Lead, follow or get out of the way
- August 3, 2014
Selecting proper lead angles can extend tool life
Selecting the correct speed and feed to run your parts is essential to optimize your output. However, it's not enough. Consider the lead angle of a turning tool. A 90° lead angle will result in an average chip thickness equal to the programmed feed rate. So a 0.008 in. (0.20 mm) feed per revolution will result in an average chip thickness of 0.008 in. (0.20 mm). Conversely, a 45° lead cutter with a 0.008 in. (0.20 mm) programmed feed rate per revolution will result in an average chip thickness of 0.005 in. (0.13 mm).
To the informed machinist, this can work to your advantage. Using a 45° lead cutter, the machinist should program his tool to feed at 0.011 in. (0.28 mm) per revolution to produce an average chip thickness of 0.008 in. (0.20 mm) while reducing the cycle time. Since the tool is in cut less time, it will extend the tool life. On the other hand, if the average chip thickness is too light, it can result in the tool "rubbing" and often "work hardening" the part and will reduce tool life dramatically.
Selecting the proper lead angle can extend your tool life. Think about the entry angle of the tool as it is introduced to the part. The most common turning insert on the market is a CNMG (an 80° included angle at the cutting tip) which has a -5° lead angle. The minus lead angle means you enter the cut with the weakest point on the insert, the nose radius. On the other hand, using a 45° lead to produce a gradual entry into the cut will lead in at the strongest point on the insert. Of course the part being produced must lend itsself to a lead angle or another operation may be required. That is, if the part being machined has a 90° shoulder, a second operation may be required or you may have to revert to the CNMG option.

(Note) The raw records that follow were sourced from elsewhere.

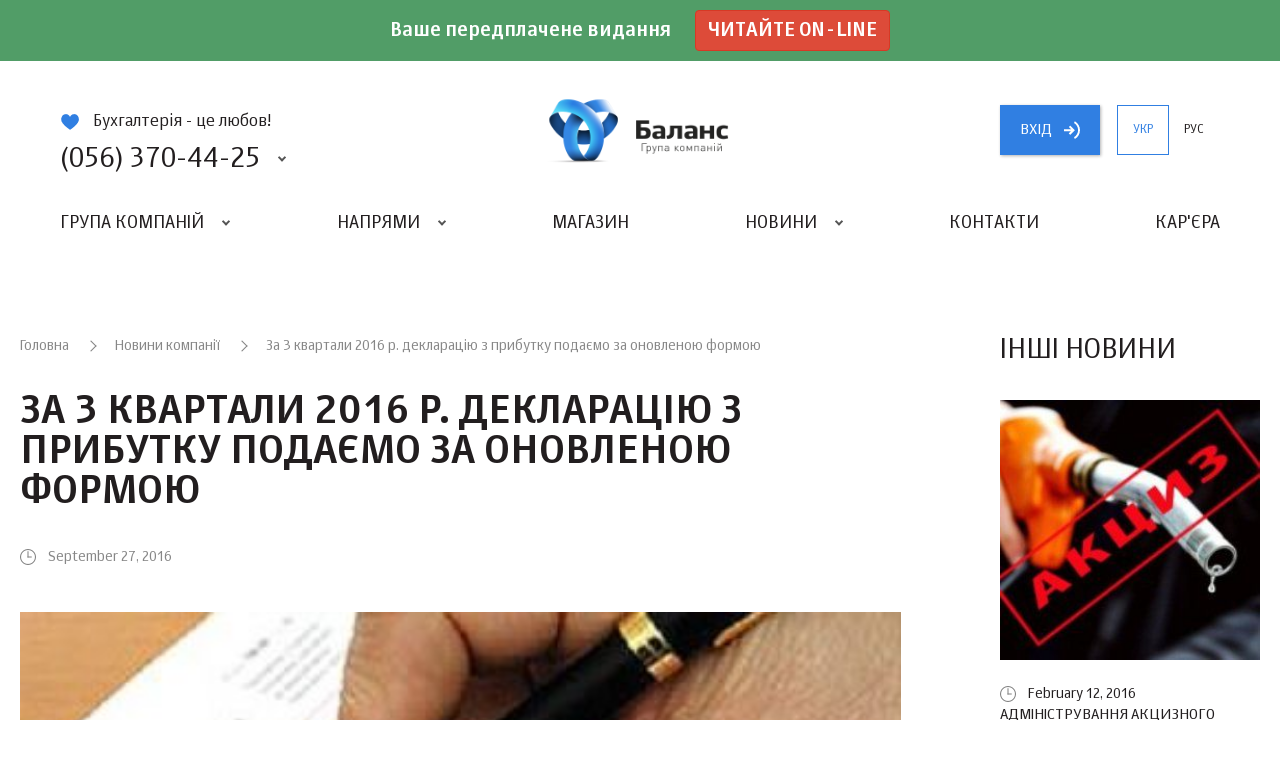

--- FILE ---
content_type: image/svg+xml
request_url: https://balance.ua/img/circle-colored-2.svg
body_size: 258
content:
<svg xmlns="http://www.w3.org/2000/svg" viewBox="0 0 38.6 38.6"><path fill="#4577BB" d="M19.2 19.3L9.7 2.5C12.7.9 16 0 19.3 0c10.5 0 19.1 8.5 19.3 19l-19.4.3z"/><path fill="#8DC541" d="M19.3 38.6c-3.3 0-6.5-.8-9.4-2.5l9.4-16.8 19.3-.5v-.3.8c0 10.6-8.7 19.3-19.3 19.3z"/><path fill="#FBB567" d="M9.9 36.1C3.8 32.7 0 26.3 0 19.3 0 12.4 3.7 6 9.7 2.5l9.6 16.8-9.4 16.8z"/></svg>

Cutting forces act tangentially to the lead angle. If you use a 45° lead tool, the cutting forces will act downwardly into the part at 45°. In the case of a 90° lead, the cutting forces will act parallel to the centre line of the part. This puts little pressure on the part and instead, directs the pressure back into the chuck. A 45° lead tool will put pressure into the part and, in the case of a thin wall or small diameter part, may deflect or deform the part.
A good option is to use the obtuse corner (100° corner) of a CNMG. This will produce a 40° lead angle and allow the user to get eight corners from a CNMG rather than the traditional four corners. This is a good option for interrupted cutting.
These same principles apply to milling. A 90° milling cutter will produce an average chip thickness equal to the programmed chip per tooth. A 45° lead cutter will produce an average chip thickness of only 70 per cent of the programmed chip thickness. This allows for higher feed rates and longer tool life. However, in the case of a thin wall part being milled, the cutter may push the part down as it passes. Once the cutter has passed, "oil canning" occurs, which means the part bounces back to its original form, but in doing so, the part may end up out of spec or create a poor surface finish.
This is the basic principle behind high feed milling. Due to the lead angle, a typical high feed milling cutter will produce an average chip thickness of less than 20 per cent of the programmed chip per tooth, allowing for extremely high feed rates. The cutting force is directed down into the part and directly up into the spindle, which causes little deflection and reduces perpendicular cutting forces on the spindle, extending machine tool life. A common mistake when using high feed milling is running the cutter too slow. This can result in rubbing and can reduce tool life. A better option is to run the tool at the recommended elevated feeds taking small depths of cut and increasing each time until you achieve desired results. Take a trial cut with the recommended speed and feed, (0.060 in./1.52 mm chip per tooth), take a small depth of cut at 0.010 in. (0.25 mm) and monitor the horsepower on the machine's monitor. If everything is ok, take incremental depths of cuts at 0.020 in. (0. 508 mm), 0.030 in. (0.762 mm), then 0.040 in. (1.016 mm), etc. up to the point the horsepower is running in an optimum range.
The same idea applies to round insert (or button cutters) milling cutters, although with a round insert, the lead angle is dependent on the depth of cut. A light depth of cut produces extreme chip thinning and you can achieve high feed rates. However, when the button cutter reaches a wall, the lead angle changes quickly from a small lead angle of 10° to a 90° one, which can cause catastrophic failure. By comparison, the high feed cutter has clearances built into its design to accommodate this operation. SMT
John Mitchell is general manager for Tungaloy in Canada.